→ **What you have to do**
Copy out every line below that contains the word "shadow". Case counts.

— START OF Supplied material —

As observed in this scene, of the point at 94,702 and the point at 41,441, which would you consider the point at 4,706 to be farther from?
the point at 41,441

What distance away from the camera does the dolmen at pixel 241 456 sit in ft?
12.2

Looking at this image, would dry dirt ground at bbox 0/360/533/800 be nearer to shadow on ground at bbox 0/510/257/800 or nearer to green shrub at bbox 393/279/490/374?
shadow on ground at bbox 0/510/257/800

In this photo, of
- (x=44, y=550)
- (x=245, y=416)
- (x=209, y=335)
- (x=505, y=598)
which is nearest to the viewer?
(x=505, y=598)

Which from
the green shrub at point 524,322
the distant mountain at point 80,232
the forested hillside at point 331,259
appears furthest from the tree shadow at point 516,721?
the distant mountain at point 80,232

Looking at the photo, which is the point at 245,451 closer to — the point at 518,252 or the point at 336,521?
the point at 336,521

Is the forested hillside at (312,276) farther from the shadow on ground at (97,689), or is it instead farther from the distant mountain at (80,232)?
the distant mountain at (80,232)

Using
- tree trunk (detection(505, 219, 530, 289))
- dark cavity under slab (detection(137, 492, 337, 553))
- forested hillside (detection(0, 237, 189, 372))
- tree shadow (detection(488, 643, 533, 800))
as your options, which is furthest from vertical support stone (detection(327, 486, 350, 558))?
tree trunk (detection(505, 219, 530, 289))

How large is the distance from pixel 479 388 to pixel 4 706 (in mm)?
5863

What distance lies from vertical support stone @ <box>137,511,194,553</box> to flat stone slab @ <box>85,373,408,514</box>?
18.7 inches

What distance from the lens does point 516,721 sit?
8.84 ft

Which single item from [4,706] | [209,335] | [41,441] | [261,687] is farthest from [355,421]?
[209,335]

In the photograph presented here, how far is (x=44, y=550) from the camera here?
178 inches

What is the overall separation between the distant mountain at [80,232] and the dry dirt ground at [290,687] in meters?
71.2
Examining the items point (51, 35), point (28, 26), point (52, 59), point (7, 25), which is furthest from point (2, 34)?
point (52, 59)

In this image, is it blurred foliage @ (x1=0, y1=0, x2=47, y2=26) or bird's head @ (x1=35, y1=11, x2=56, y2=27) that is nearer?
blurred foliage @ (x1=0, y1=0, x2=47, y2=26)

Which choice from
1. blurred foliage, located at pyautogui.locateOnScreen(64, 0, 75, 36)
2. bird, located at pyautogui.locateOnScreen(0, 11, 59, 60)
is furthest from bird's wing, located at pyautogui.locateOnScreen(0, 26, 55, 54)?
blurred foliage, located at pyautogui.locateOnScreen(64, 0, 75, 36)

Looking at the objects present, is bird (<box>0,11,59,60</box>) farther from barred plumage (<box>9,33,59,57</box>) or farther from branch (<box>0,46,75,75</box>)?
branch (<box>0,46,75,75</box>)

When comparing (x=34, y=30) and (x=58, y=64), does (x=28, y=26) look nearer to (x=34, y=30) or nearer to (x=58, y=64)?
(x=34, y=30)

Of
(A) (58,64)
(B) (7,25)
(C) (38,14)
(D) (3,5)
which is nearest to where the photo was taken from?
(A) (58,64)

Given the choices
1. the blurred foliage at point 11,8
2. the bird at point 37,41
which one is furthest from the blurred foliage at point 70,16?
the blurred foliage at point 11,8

— END OF Supplied material —
— START OF Supplied material —

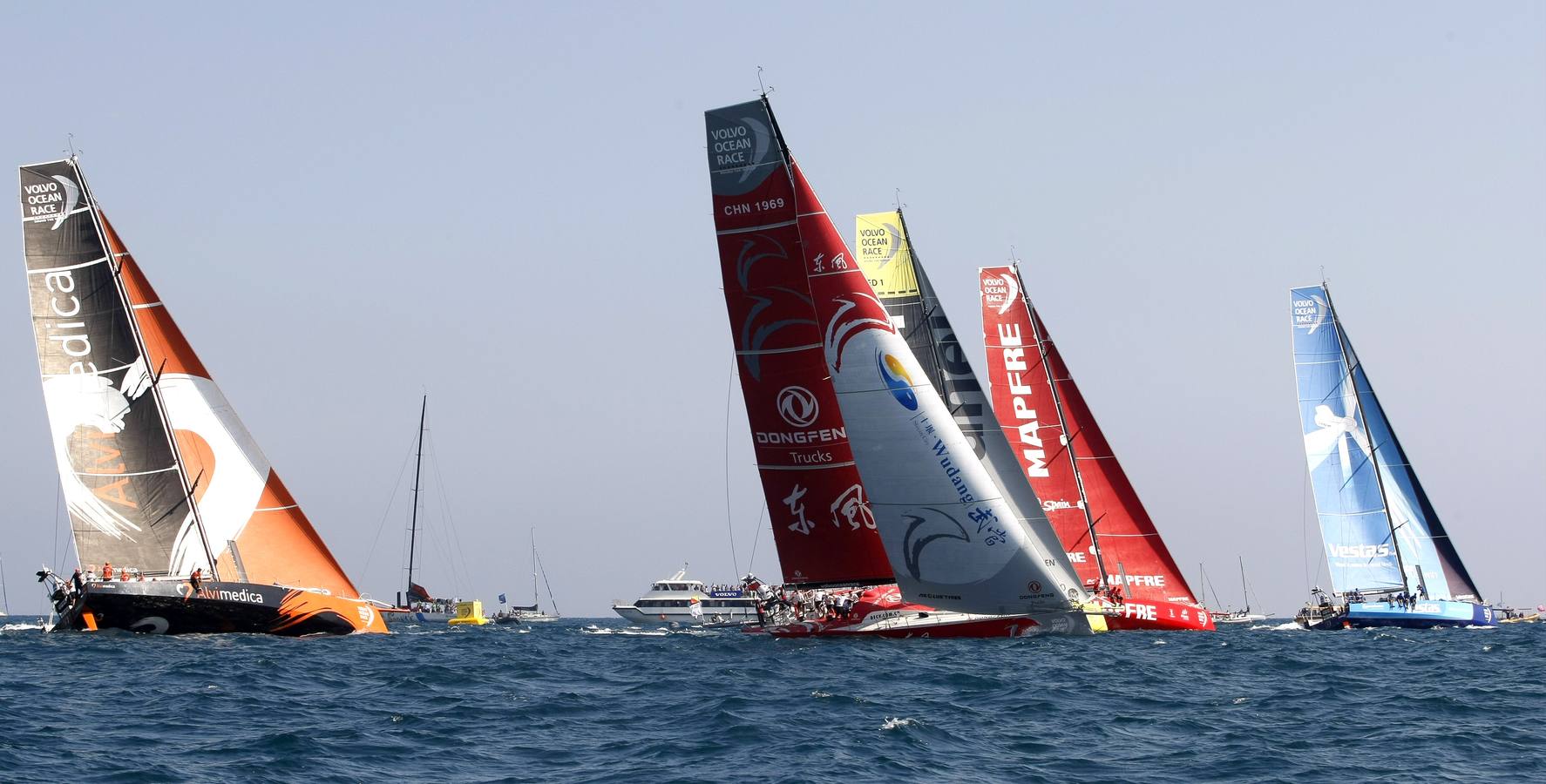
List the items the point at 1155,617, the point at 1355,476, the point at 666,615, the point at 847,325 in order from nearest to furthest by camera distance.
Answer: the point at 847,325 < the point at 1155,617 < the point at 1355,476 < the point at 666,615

— END OF Supplied material —

→ **Right answer**
Looking at this image, would dry dirt ground at bbox 0/360/533/800 be nearer to shadow on ground at bbox 0/510/257/800 or nearer to green shrub at bbox 393/279/490/374?
shadow on ground at bbox 0/510/257/800
appears furthest from the tree shadow at point 516,721?
Is the forested hillside at (312,276) farther from the shadow on ground at (97,689), or is it instead farther from the distant mountain at (80,232)?
- tree shadow (detection(488, 643, 533, 800))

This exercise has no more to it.